Effective governance protects the rights of association and club members and stakeholders and assists the continued success and growth of your club or association.
An organisation that demonstrates good governance:
- develops strategic goals and direction
- monitors the club’s performance to ensure it achieves its strategic goals
- has effective financial and non-financial systems in place
- complies with its legal and regulatory obligations
- acts in the best interests of its members.
Child Safe Standards
Basketball Victoria is committed to the safety and wellbeing of all children and young people. We support the rights of the child and will act without hesitation to ensure a child safe environment is maintained at all times.
The Victorian Child Safety Standards apply to sporting organisations that operate and provide sporting services to children within Victoria (including National Sporting Organisations). There are several different requirements which make up the standards, and which sports will be required to comply.
The standards relate to child protection within your Association or Club, and include requirements to have practices, procedures and policies in place. Basketball organisations should be reviewing their compliance with the standards, as well as checking if the culture and environment within their organisation is supportive and protective of children.
The Standards apply to organisations as a whole, not only the areas that work with children. This includes:
- Board of management/committee members
- All paid staff (CEO, Executive, employees)
- All volunteers (coaches, officials, administrators, scorers etc)
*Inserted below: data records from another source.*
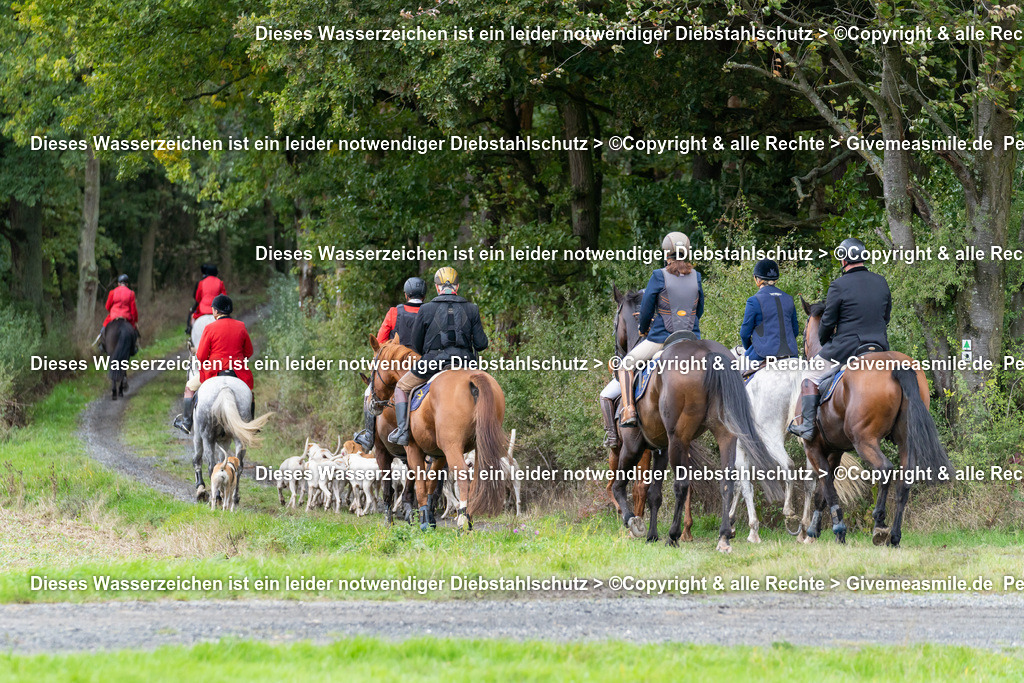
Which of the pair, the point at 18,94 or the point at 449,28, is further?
the point at 18,94

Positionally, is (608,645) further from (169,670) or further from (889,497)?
(889,497)

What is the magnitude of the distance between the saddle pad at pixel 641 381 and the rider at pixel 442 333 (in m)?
1.84

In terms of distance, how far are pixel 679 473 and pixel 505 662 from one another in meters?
4.79

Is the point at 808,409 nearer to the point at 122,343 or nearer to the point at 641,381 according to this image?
the point at 641,381

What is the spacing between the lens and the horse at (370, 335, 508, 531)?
11.5 metres

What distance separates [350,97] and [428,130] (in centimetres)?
236

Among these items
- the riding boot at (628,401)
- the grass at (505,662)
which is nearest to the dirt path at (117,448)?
the riding boot at (628,401)

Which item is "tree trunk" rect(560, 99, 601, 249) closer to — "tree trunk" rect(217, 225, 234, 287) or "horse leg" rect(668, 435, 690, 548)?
"horse leg" rect(668, 435, 690, 548)

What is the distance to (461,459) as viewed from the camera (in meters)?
11.9

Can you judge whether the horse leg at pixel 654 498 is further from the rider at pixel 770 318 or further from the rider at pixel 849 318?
the rider at pixel 770 318

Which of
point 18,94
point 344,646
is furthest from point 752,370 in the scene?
point 18,94

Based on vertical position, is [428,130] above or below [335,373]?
above

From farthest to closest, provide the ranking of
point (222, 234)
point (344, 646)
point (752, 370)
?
point (222, 234) → point (752, 370) → point (344, 646)

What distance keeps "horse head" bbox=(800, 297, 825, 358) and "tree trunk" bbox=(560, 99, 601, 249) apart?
26.4 feet
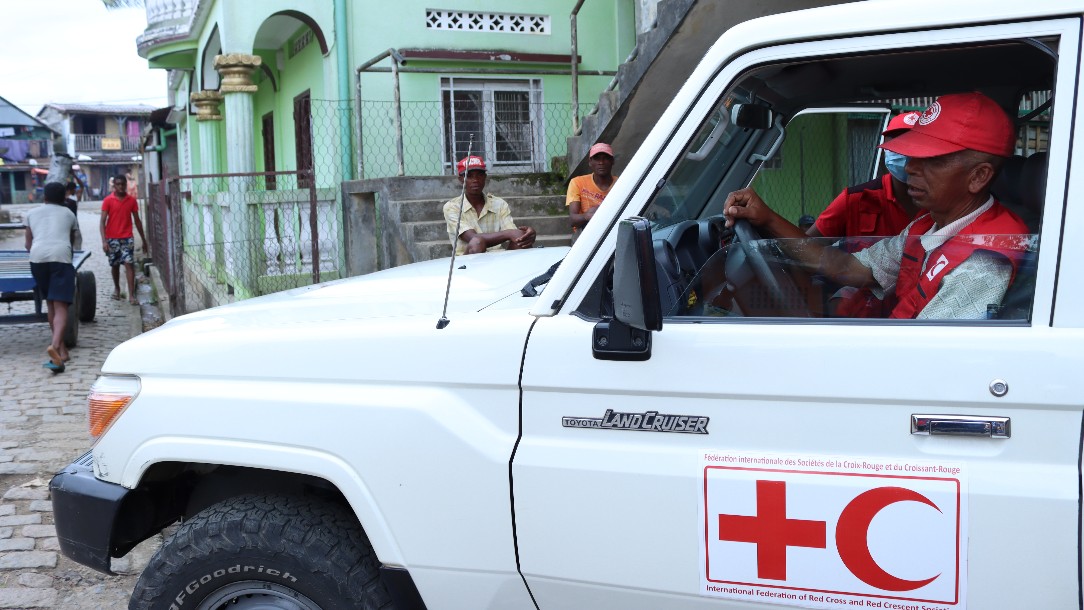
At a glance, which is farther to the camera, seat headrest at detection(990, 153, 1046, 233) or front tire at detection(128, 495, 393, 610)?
front tire at detection(128, 495, 393, 610)

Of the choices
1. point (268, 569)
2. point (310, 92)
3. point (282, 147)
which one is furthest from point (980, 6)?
point (282, 147)

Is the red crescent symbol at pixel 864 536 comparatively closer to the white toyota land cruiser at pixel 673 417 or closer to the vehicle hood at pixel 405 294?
the white toyota land cruiser at pixel 673 417

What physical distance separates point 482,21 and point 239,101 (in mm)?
3241

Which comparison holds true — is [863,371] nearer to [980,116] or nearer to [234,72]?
[980,116]

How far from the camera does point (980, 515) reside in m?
1.92

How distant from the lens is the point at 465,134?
12.4 meters

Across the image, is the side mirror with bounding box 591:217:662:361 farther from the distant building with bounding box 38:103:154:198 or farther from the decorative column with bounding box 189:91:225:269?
the distant building with bounding box 38:103:154:198

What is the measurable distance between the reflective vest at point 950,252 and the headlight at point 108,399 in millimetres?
1988

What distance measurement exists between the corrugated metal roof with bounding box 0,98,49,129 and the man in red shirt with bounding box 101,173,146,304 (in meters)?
52.2

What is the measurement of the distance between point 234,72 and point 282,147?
3.76 meters

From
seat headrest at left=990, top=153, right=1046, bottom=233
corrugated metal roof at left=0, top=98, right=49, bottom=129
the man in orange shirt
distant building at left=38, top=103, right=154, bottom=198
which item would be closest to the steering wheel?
seat headrest at left=990, top=153, right=1046, bottom=233

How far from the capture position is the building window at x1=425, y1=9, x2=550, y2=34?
12.3m

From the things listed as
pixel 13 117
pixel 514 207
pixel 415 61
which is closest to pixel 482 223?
pixel 514 207

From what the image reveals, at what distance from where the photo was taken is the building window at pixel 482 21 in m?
12.3
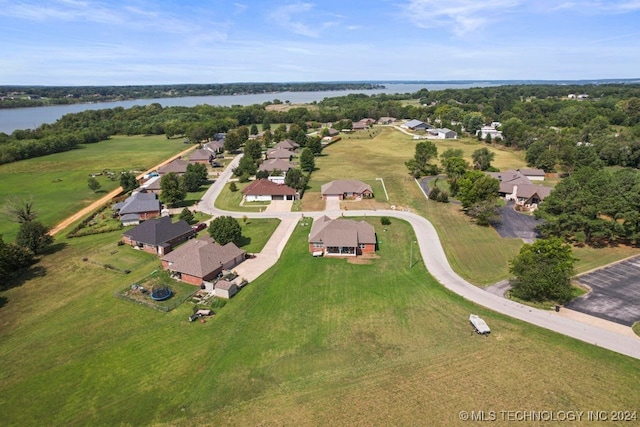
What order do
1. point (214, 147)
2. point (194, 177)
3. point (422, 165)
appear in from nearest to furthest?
point (194, 177) < point (422, 165) < point (214, 147)

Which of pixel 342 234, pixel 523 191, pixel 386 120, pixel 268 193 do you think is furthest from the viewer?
pixel 386 120

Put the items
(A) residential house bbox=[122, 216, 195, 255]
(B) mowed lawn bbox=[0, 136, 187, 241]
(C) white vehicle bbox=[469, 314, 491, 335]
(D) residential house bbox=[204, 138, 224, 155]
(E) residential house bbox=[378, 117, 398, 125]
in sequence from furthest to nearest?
(E) residential house bbox=[378, 117, 398, 125] < (D) residential house bbox=[204, 138, 224, 155] < (B) mowed lawn bbox=[0, 136, 187, 241] < (A) residential house bbox=[122, 216, 195, 255] < (C) white vehicle bbox=[469, 314, 491, 335]

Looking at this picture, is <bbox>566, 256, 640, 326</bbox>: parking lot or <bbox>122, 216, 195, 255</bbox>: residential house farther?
<bbox>122, 216, 195, 255</bbox>: residential house

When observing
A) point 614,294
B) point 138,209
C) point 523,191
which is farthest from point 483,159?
point 138,209

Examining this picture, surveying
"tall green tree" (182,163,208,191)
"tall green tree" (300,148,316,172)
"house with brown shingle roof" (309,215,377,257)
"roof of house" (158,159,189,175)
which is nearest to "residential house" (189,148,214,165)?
"roof of house" (158,159,189,175)

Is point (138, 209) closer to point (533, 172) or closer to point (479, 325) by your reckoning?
point (479, 325)

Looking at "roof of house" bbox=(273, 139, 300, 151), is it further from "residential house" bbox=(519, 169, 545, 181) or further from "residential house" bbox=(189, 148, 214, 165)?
"residential house" bbox=(519, 169, 545, 181)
- All students on placement
- Any contractors that are engaged.
Basketball Victoria encourages all of its affiliated members to review their culture, processes and practices against the Child Safety Standards and make any changes that are required moving forward. This should be communicated to affiliate clubs and all members.
For further information regarding Working with Children Check requirements go to: http://www.workingwithchildren.vic.gov.au/
Remember: Child safety is not an add-on or one-off exercise. It is a legal requirement that your organisation will need to be compliant with. Having policies and procedures in place is not enough. It’s about creating a culture and environment within sport that is supportive and protective of children.
What are the Child Safe Standards?
It takes many components to build an organisation with a culture of child safety. The Standards should act as a starting point from which your organisation can take action.
The Child Safe Standards incorporate:
- Strategies to embed an organisational culture of child safety, including through effective leadership arrangements
- A child safe policy or statement of commitment to child safety
- A code of conduct that establishes clear expectations for appropriate behaviour with children
- Screening, supervision, training and other human resources practices that reduce the risk of child abuse by new and existing personnel
- Processes for responding to and reporting suspected child abuse
- Strategies to identify and reduce or remove risks of child abuse
- Strategies to promote the participation and empowerment of children.
What action should I take?
- Develop a working group or sub-committee to lead your organisations focus on developing a child safe culture
- Undertake a child safety review to identify:
- What you already have in place
- What you are doing well
- Where you need to improve
- Do you need anyone else to help?
- Understand your level of risk in relation to the services and activities you provide to your members
- Identify what further information, advice and support you need
- Develop and implement an action plan to ensure your organisation meets the Standards
- Consider the needs of your members (clubs & associations) and what assistance they may require
Your Child Welfare Officer
You should take steps to ensure that a Child Welfare Officer is appointed to look over matters concerning child safety and abuse. All members and staff are expected to discuss any concerns that they may have about the welfare of a child IMMEDIATELY with the nominated Child Welfare Officer.
The Child Welfare Officer will ensure that the concerns/incidents reported to them remain confidential and that the identity of the person reporting the concern/incident is not revealed.
The Club welfare officer will be required to report all the incidents noted by them to the appropriate authority at Basketball Victoria who will then ascertain whether or not the person/s involved in the incident play a role in the organisation and act accordingly.
Child Safe Standards Resources
Child Safe Standards Contact
Planning is the development of a future direction and a road map of the actions to get there. All plans need to detail actions to follow to achieve agreed outcomes over a designated period of time. Your association or club plans are important tools that can assist with longevity, financial stability, innovation and general success. They are also very useful for keeping people on track, they can save you heaps of time and duplication of effort.
Club Help has some useful resources for associations and clubs.
Planning is an essential part of good performance: Strategic planning for long term aspirations, business planning to develop budgets and forecasts, and operational planning to get the season up and running.
Click the links below for further information on Association Planning including how to create a Strategic Plan, Business Plan and for our Governance Webinars.
Basketball Victoria’s Tribunal has been established to deal with poor behaviour, both on and off the court. It is usually administered on Basketball Victoria’s behalf at local associations. Most reports are lodged by referees but others are also empowered to lodge reports. Hearings are kept as informal as possible but certain procedures must be followed by the Tribunal Members. Tribunals are heard by between 2 and 3 members. The offences under the Tribunal By-laws carry maximum penalties, with life-time bans being the most serious for physical offences against officials.